La crisis, con epicentro en San Pablo, ha alcanzado al menos siete estados, desde Pernambuco y Bahía hasta Paraná y el Distrito Federal. La Agencia Brasileña de Vigilancia Sanitaria (Anvisa) activó contactos internacionales para conseguir fomepizol, un antídoto contra la intoxicación por metanol, y distribuye etanol farmacéutico como alternativa. El ministro de Salud, Alexandre Padilha, recomendó evitar el consumo de bebidas alcohólicas destiladas, especialmente las incoloras de origen incierto.
Las autoridades sanitarias y la policía realizan controles a gran escala, cerrando comercios sospechosos y analizando más de mil botellas incautadas. La primera detención se produjo en San Pablo: Ilson de Sales do Amor Divino, acusado de proveer materiales para falsificación de más de 10.000 botellas adulteradas al mes.
Se sospecha que la adulteración podría estar vinculada a distribuidores de combustible asociados al Primer Comando de la Capital (PCC). La Asociación Brasileña de Lucha contra la Falsificación (ABCF) sugiere que metanol proveniente del crimen organizado fue vendido a destilerías clandestinas tras operaciones recientes contra el PCC.

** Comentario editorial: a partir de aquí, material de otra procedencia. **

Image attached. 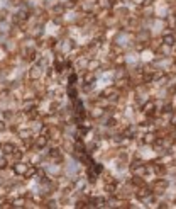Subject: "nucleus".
Listing matches in <instances>:
<instances>
[{
	"label": "nucleus",
	"mask_w": 176,
	"mask_h": 209,
	"mask_svg": "<svg viewBox=\"0 0 176 209\" xmlns=\"http://www.w3.org/2000/svg\"><path fill=\"white\" fill-rule=\"evenodd\" d=\"M41 73H42V68H41V65H34V66L31 68V72H29V75H31V78H32V80L39 78V76H41Z\"/></svg>",
	"instance_id": "nucleus-3"
},
{
	"label": "nucleus",
	"mask_w": 176,
	"mask_h": 209,
	"mask_svg": "<svg viewBox=\"0 0 176 209\" xmlns=\"http://www.w3.org/2000/svg\"><path fill=\"white\" fill-rule=\"evenodd\" d=\"M46 145H48V138H46V136H39V138L36 139V143H34L36 148H44Z\"/></svg>",
	"instance_id": "nucleus-4"
},
{
	"label": "nucleus",
	"mask_w": 176,
	"mask_h": 209,
	"mask_svg": "<svg viewBox=\"0 0 176 209\" xmlns=\"http://www.w3.org/2000/svg\"><path fill=\"white\" fill-rule=\"evenodd\" d=\"M27 168H29V165L24 163V162H14V165H12V172L15 175H26Z\"/></svg>",
	"instance_id": "nucleus-2"
},
{
	"label": "nucleus",
	"mask_w": 176,
	"mask_h": 209,
	"mask_svg": "<svg viewBox=\"0 0 176 209\" xmlns=\"http://www.w3.org/2000/svg\"><path fill=\"white\" fill-rule=\"evenodd\" d=\"M7 167H9V160H7V155H2V156H0V172L7 170Z\"/></svg>",
	"instance_id": "nucleus-5"
},
{
	"label": "nucleus",
	"mask_w": 176,
	"mask_h": 209,
	"mask_svg": "<svg viewBox=\"0 0 176 209\" xmlns=\"http://www.w3.org/2000/svg\"><path fill=\"white\" fill-rule=\"evenodd\" d=\"M163 41H164L166 44H173V43H175V38H173L171 34H168V36H164V39H163Z\"/></svg>",
	"instance_id": "nucleus-6"
},
{
	"label": "nucleus",
	"mask_w": 176,
	"mask_h": 209,
	"mask_svg": "<svg viewBox=\"0 0 176 209\" xmlns=\"http://www.w3.org/2000/svg\"><path fill=\"white\" fill-rule=\"evenodd\" d=\"M15 150H17V146H15L12 141H3V143L0 145V152H2V155H7V156H10Z\"/></svg>",
	"instance_id": "nucleus-1"
}]
</instances>
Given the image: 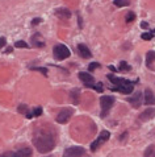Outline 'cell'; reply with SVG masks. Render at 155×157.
Listing matches in <instances>:
<instances>
[{
	"label": "cell",
	"instance_id": "4dcf8cb0",
	"mask_svg": "<svg viewBox=\"0 0 155 157\" xmlns=\"http://www.w3.org/2000/svg\"><path fill=\"white\" fill-rule=\"evenodd\" d=\"M39 23H42V19H39V17H35V19H33L32 20V25H38Z\"/></svg>",
	"mask_w": 155,
	"mask_h": 157
},
{
	"label": "cell",
	"instance_id": "9a60e30c",
	"mask_svg": "<svg viewBox=\"0 0 155 157\" xmlns=\"http://www.w3.org/2000/svg\"><path fill=\"white\" fill-rule=\"evenodd\" d=\"M79 79H80L82 82H84V84L93 83V75H91L88 73H79Z\"/></svg>",
	"mask_w": 155,
	"mask_h": 157
},
{
	"label": "cell",
	"instance_id": "9c48e42d",
	"mask_svg": "<svg viewBox=\"0 0 155 157\" xmlns=\"http://www.w3.org/2000/svg\"><path fill=\"white\" fill-rule=\"evenodd\" d=\"M145 99H143V103L146 106H154L155 104V95L153 94V91L147 88V90H145Z\"/></svg>",
	"mask_w": 155,
	"mask_h": 157
},
{
	"label": "cell",
	"instance_id": "4316f807",
	"mask_svg": "<svg viewBox=\"0 0 155 157\" xmlns=\"http://www.w3.org/2000/svg\"><path fill=\"white\" fill-rule=\"evenodd\" d=\"M78 94H79V91H78V90L71 91V96H72V99H74V103H78V102H79V99H78Z\"/></svg>",
	"mask_w": 155,
	"mask_h": 157
},
{
	"label": "cell",
	"instance_id": "e0dca14e",
	"mask_svg": "<svg viewBox=\"0 0 155 157\" xmlns=\"http://www.w3.org/2000/svg\"><path fill=\"white\" fill-rule=\"evenodd\" d=\"M155 61V52L150 50L147 54H146V65H147L150 67V65H151V62Z\"/></svg>",
	"mask_w": 155,
	"mask_h": 157
},
{
	"label": "cell",
	"instance_id": "e575fe53",
	"mask_svg": "<svg viewBox=\"0 0 155 157\" xmlns=\"http://www.w3.org/2000/svg\"><path fill=\"white\" fill-rule=\"evenodd\" d=\"M12 50H13V48H8V49L5 50V54H8V53H12Z\"/></svg>",
	"mask_w": 155,
	"mask_h": 157
},
{
	"label": "cell",
	"instance_id": "74e56055",
	"mask_svg": "<svg viewBox=\"0 0 155 157\" xmlns=\"http://www.w3.org/2000/svg\"><path fill=\"white\" fill-rule=\"evenodd\" d=\"M150 157H155V152H154V153H153L151 156H150Z\"/></svg>",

Desde 2016, la suspensión del Sistema de Control de la Producción de Bebidas (Sicobe) permitió que la falsificación creciera exponencialmente. Según la ABCF, el sector de bebidas generó pérdidas por 88.000 millones de reales (16.484 millones de dólares) en 2024, con evasión fiscal y perjuicios industriales. El volumen de destilados falsificados alcanza hasta un tercio del mercado, con precios 35% a 48% más bajos que los originales.
Expertos destacan que la falsificación se facilita por la recolección de botellas originales desechadas, que luego se rellenan con productos peligrosos como el metanol, y advierten que el daño económico y sanitario es grave y persistente. Mientras tanto, bares y destilerías registran caídas de hasta 50% en pedidos, y la cadena productiva enfrenta pérdidas millonarias.
El Congreso prepara un proyecto de ley que equipara la adulteración de bebidas con delitos graves, con penas de hasta 30 años en caso de muerte, aunque los especialistas consideran que solo medidas de control eficaces y trazabilidad podrían prevenir nuevas tragedias.